=== Source text ===
By Meg Satterthwaite and Sara Robinson*
Twenty years after the 9/11 attacks, the Global Justice Clinic (GJC) marks fifteen years of work seeking justice for Mohamed Farag Ahmed Bashmilah and Mohammed al-Asad, two men who were wrongfully detained and tortured as part of the U.S. Government’s “War on Terror.” Under the guidance of these two men and their families, GJC filed a federal FOIA case, joined a case against Jeppesen Dataplan—a Boeing subsidiary that provided logistics support for the CIA’s torture flights—sued the country of Djibouti for its role as a regional hub of the U.S. torture program, initiated a case against the U.S. before the Inter-American Commission on Human Rights, participated in proceedings before the International Criminal Court about U.S. war crimes in Afghanistan, and much more. Though both men died in recent years without seeing justice done, their families continue the quest for acknowledgement, apology, and repair. The U.S.-based claims have come to an end—including, in the Jeppesen case, through the U.S. government’s use of the “state secrets” doctrine—but the regional and international cases continue.
Indeed, regional bodies have crucial opportunities in the coming months to address the violations imposed upon men subjected to the post-9/11 extraordinary rendition program. This system was a global enterprise of kidnappings, torture, and incommunicado detention that was inflicted upon hundreds of Muslim men and their families between 2002 and 2008. Last year, the Inter-American Commission took an historic step by determining that a case brought by four survivors of the torture program could proceed to the merits.
One of these survivors is GJC’s client Mohamed Farag Ahmed Bashmilah who endured brutal torture at the hands of the CIA. He was subjected to forced feeding, kept diapered for weeks, short shackled in painful positions, and inundated with excruciatingly loud music during his more than 18 months in CIA custody. The Senate Select Committee on Intelligence later found that Bashmilah was wrongfully detained by the CIA. What the report did not say was that the CIA had received a false confession that was tortured out of our client at the hands of the Jordanian intelligence services. As GJC and the ACLU argued in their merits brief filed in December 2020, the Inter-American Commission has the opportunity to hold the U.S. accountable for its own torture and the torture its partners carried out at its behest.
As the Inter-American Commission case progresses, the African Commission on Human and Peoples’ Rights—a regional human rights mechanism that hears cases against African Union member states—has a similar opportunity. The African Commission is actively considering a petition against the Republic of Djibouti, which was a regional hub in the U.S. extraordinary rendition program. This case was brought by Mohammed al-Asad, another client of the GJC, in 2009. This was the first human rights case to challenge a U.S. partner State outside of Europe for its role in the extraordinary rendition program.
In December 2003, al-Asad was abducted from his home and flown to Djibouti. The Djiboutian authorities held al-Asad in one of their local detention facilities, likely located in the Plateau de Serpent neighborhood of Djibouti City. During his detention, al-Asad was interrogated by agents of the U.S. government and Djiboutian security forces. During one interrogation, al-Asad was told that both he and his wife “would be put aside” and that their children “will be orphans.” After two weeks of detention, Djiboutian security forces drove al-Asad to Djibouti-Ambouli International Airport. There, Djiboutian forces watched as waiting American operatives pulled al-Asad out of the car, stripped him naked, sexually assaulted him, diapered him, and chained him, before roughly pulling him to an awaiting airplane. The CIA then flew him from Djibouti to Afghanistan, where he was held incommunicado, tortured, and ill-treated by the CIA for sixteen months.

=== Raw data ===
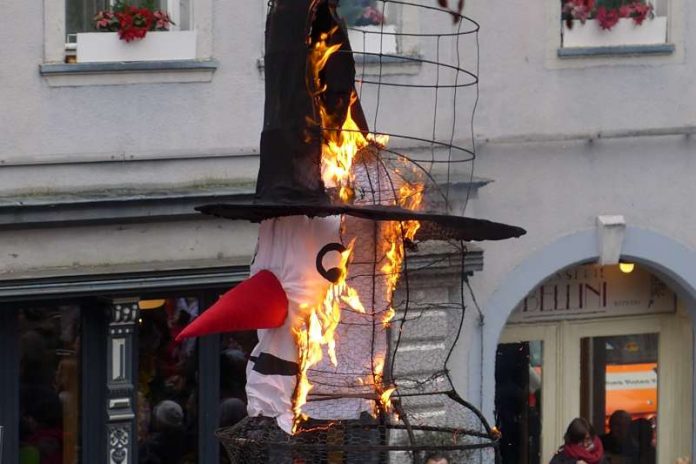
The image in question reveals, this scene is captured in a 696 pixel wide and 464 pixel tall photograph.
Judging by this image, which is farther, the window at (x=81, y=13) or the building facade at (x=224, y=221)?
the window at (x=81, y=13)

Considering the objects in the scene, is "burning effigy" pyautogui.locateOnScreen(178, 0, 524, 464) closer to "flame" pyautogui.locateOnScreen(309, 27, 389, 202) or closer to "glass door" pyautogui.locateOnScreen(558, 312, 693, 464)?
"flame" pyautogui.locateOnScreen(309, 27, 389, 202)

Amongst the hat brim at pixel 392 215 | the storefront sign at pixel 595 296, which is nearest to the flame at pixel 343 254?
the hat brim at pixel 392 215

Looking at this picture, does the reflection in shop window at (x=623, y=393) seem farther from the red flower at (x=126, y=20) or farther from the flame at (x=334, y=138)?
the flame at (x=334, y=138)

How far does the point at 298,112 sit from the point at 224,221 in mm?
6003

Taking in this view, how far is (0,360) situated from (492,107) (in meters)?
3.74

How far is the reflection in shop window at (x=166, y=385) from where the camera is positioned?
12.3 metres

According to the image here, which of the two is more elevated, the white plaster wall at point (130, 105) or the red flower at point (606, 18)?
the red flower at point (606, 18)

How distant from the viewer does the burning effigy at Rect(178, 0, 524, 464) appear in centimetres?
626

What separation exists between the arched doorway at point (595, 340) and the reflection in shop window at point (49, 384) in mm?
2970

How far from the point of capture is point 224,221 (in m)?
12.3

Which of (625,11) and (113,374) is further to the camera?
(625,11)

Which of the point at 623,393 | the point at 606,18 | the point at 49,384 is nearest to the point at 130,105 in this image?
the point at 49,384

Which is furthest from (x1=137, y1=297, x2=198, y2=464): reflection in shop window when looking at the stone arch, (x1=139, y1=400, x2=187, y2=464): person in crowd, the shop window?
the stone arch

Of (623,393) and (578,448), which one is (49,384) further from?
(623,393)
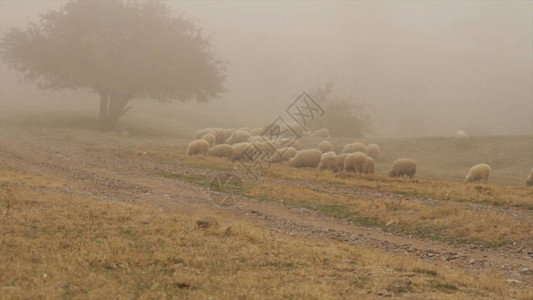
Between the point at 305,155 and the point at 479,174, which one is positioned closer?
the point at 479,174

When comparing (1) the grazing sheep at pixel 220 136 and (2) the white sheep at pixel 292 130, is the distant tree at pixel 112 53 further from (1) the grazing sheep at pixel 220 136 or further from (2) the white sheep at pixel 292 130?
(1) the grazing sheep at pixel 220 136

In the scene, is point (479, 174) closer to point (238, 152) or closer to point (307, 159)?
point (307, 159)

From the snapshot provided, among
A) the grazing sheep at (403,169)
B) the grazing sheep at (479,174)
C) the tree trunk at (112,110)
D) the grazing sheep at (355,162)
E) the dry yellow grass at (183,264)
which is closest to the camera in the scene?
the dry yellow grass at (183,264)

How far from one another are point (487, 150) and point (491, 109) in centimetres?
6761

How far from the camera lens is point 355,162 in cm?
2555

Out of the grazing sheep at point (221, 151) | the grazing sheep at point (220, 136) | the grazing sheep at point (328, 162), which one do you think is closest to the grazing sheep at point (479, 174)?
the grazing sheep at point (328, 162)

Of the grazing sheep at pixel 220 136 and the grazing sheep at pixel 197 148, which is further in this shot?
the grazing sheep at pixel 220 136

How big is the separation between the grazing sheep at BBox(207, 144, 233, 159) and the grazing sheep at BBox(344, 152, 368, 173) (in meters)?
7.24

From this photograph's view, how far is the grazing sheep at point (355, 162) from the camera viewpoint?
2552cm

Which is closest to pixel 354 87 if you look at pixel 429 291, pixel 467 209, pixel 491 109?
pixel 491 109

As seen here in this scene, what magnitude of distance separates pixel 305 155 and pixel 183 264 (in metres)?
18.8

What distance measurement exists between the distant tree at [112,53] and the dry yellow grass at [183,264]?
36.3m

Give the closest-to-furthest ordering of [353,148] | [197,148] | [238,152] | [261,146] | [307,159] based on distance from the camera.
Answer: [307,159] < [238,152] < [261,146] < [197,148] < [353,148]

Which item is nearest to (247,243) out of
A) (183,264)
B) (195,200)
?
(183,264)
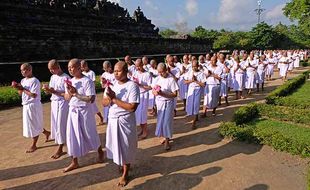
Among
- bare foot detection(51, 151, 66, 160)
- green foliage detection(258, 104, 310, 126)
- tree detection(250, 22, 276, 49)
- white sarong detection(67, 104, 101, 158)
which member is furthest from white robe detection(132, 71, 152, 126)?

...

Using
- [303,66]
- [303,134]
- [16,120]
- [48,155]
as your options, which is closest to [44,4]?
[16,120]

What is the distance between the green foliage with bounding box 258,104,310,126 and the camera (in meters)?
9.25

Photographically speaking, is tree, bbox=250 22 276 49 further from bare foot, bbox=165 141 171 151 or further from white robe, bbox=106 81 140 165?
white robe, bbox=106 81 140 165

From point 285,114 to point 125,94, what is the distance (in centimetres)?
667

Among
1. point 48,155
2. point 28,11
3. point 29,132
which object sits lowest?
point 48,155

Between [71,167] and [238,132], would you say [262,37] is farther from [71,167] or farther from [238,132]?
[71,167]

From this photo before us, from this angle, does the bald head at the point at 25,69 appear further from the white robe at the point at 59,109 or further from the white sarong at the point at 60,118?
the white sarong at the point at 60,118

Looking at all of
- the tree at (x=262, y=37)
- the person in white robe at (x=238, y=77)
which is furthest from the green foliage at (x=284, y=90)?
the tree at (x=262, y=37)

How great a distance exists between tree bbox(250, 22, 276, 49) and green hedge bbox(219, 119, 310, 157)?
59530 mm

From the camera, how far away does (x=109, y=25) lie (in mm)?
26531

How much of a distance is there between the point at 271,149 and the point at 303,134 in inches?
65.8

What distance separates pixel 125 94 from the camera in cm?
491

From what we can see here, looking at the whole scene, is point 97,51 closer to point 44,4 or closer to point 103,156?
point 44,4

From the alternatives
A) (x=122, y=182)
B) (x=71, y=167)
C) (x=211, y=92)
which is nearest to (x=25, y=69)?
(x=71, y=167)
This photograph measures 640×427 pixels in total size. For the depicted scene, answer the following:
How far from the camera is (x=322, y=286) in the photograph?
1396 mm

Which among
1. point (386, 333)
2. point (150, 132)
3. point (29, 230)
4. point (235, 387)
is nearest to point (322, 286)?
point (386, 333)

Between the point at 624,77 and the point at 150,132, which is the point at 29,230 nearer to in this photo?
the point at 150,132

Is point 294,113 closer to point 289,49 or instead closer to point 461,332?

=== Exercise directions ===
In the text about the Global Justice Clinic's clients, how long did the CIA hold al-Asad in Afghanistan? Use only the text about the Global Justice Clinic's clients, not the entries.

=== Worked solution ===
Sixteen months.